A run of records
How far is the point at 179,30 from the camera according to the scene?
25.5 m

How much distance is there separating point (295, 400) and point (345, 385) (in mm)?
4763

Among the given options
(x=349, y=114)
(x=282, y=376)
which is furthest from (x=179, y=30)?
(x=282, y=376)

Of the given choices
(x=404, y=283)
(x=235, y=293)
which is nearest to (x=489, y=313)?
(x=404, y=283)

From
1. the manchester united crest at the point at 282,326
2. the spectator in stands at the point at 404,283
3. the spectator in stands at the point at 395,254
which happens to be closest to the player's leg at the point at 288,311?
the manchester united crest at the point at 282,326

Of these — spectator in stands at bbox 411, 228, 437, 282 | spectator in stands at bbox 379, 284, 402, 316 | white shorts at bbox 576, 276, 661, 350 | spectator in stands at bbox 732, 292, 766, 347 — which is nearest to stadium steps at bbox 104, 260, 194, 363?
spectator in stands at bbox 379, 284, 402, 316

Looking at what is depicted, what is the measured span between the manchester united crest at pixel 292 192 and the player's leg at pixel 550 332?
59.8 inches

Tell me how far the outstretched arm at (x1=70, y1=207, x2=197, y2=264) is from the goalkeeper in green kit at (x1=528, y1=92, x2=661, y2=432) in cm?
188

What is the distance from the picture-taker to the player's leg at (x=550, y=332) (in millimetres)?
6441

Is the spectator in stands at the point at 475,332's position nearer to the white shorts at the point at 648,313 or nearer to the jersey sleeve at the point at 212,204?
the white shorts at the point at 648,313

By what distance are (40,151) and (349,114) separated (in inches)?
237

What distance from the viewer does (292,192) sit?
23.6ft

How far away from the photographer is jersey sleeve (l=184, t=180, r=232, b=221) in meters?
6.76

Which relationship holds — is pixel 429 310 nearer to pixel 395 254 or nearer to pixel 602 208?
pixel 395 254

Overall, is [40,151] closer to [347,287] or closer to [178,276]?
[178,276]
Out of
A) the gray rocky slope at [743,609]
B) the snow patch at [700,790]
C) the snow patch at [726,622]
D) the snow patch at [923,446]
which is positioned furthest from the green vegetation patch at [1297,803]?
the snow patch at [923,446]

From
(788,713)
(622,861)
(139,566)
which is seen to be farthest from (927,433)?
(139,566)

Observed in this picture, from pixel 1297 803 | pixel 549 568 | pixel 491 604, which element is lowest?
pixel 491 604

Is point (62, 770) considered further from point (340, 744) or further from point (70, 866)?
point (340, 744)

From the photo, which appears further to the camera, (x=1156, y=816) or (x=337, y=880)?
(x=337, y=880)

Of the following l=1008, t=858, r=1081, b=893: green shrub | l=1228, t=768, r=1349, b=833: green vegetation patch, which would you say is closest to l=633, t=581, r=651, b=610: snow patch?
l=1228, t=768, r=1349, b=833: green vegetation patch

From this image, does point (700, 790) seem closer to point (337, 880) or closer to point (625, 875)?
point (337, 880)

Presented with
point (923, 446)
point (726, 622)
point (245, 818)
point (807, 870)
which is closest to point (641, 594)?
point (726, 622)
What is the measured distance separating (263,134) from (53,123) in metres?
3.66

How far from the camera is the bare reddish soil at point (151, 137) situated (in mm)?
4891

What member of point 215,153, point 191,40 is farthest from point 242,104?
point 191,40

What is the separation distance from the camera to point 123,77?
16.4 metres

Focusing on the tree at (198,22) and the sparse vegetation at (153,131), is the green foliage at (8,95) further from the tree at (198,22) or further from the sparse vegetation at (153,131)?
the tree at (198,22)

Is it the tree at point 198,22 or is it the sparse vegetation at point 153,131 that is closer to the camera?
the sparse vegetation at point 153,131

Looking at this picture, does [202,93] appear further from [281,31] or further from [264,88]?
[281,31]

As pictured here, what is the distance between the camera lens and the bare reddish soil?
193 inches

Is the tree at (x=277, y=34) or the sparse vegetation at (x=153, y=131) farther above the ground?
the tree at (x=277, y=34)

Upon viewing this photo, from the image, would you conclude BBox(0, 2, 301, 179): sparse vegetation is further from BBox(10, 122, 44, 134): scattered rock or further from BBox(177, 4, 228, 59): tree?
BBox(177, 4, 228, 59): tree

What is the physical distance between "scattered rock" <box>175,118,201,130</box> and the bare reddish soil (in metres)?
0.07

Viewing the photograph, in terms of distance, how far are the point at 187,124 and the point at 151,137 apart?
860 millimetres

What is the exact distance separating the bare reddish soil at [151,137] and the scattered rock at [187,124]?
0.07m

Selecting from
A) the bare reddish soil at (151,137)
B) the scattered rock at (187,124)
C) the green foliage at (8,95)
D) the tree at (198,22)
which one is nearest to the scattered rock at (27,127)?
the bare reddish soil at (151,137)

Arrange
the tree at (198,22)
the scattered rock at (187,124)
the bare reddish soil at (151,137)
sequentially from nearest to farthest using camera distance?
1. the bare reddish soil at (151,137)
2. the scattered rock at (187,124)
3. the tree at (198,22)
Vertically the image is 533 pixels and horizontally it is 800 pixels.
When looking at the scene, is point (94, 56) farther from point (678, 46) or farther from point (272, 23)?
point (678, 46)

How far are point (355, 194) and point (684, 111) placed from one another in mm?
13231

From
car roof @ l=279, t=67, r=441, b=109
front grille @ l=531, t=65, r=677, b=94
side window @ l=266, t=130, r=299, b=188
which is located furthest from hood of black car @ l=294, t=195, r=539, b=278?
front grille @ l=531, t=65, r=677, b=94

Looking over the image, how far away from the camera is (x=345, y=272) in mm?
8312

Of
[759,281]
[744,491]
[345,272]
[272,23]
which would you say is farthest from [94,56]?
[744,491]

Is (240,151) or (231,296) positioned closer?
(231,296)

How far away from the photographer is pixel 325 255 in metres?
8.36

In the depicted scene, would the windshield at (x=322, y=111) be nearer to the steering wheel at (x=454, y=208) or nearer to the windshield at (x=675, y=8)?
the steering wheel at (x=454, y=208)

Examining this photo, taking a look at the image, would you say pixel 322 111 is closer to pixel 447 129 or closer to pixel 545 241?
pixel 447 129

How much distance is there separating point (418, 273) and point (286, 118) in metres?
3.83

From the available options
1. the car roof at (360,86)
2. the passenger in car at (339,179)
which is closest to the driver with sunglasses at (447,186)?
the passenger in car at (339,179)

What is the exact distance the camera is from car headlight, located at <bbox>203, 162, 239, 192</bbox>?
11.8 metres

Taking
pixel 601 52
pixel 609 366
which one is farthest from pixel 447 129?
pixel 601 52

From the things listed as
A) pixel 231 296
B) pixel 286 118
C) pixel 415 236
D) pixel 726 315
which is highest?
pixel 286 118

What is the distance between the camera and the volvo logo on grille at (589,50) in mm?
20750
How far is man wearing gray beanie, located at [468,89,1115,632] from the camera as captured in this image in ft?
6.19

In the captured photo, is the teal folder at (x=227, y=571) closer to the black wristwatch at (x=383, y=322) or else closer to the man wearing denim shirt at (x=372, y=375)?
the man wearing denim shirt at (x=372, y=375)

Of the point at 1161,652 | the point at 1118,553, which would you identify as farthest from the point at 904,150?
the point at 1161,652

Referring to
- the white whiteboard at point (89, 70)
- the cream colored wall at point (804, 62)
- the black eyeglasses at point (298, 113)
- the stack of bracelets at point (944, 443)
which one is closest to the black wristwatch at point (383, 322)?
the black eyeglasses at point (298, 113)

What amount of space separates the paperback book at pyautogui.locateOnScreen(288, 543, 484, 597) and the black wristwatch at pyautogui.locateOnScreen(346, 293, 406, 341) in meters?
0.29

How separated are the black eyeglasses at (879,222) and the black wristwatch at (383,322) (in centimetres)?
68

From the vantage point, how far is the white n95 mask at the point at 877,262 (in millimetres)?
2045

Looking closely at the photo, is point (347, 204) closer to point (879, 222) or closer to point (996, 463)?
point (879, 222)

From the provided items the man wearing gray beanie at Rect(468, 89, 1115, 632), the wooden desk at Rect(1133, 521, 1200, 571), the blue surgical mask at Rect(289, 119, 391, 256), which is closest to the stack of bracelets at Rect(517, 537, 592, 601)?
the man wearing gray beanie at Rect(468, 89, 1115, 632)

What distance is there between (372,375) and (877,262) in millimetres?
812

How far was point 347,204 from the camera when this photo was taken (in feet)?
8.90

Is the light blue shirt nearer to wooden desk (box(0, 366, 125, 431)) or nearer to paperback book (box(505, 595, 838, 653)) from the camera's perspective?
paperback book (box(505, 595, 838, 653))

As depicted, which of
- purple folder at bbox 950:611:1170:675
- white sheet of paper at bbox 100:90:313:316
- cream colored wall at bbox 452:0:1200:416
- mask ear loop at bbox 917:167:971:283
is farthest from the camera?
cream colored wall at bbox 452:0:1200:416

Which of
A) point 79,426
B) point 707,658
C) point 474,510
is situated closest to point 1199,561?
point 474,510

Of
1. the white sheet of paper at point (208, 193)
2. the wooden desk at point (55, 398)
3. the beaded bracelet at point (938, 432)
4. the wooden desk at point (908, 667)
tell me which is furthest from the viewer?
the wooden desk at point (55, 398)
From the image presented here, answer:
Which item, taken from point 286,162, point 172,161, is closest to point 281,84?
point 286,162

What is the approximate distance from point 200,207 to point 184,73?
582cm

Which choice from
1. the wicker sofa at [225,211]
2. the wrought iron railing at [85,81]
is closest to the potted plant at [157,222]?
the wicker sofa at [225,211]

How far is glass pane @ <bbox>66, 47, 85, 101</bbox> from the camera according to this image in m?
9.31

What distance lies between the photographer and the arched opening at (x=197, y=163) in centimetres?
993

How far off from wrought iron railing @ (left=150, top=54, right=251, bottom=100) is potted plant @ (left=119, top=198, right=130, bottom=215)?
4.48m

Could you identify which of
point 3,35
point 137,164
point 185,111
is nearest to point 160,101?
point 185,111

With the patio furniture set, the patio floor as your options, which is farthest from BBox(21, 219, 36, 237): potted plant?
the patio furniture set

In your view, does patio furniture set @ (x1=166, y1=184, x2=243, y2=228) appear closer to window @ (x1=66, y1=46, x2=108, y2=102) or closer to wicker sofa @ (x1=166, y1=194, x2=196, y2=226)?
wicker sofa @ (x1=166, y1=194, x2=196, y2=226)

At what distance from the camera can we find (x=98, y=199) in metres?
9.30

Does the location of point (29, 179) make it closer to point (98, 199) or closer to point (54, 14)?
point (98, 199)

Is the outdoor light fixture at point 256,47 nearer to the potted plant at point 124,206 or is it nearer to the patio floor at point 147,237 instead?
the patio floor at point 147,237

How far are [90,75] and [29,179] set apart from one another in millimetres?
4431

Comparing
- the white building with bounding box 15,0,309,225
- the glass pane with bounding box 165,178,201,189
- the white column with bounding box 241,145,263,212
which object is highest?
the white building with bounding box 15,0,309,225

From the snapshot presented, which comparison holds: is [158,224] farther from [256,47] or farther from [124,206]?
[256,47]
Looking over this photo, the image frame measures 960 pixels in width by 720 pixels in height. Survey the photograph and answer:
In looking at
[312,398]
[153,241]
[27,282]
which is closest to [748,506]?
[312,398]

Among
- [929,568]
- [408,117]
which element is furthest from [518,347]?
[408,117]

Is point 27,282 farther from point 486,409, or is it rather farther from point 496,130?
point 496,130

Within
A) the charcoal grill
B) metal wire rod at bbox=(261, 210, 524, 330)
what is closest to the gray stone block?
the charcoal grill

Challenge:
Pull out each line of the listing above that contains the word "another", and copy those lines in their original order.

Expected answer:
How far are point (355, 194) and point (684, 111) placed from one another in mm?
How far are [90,75] and [29,179] set apart from one another in millimetres?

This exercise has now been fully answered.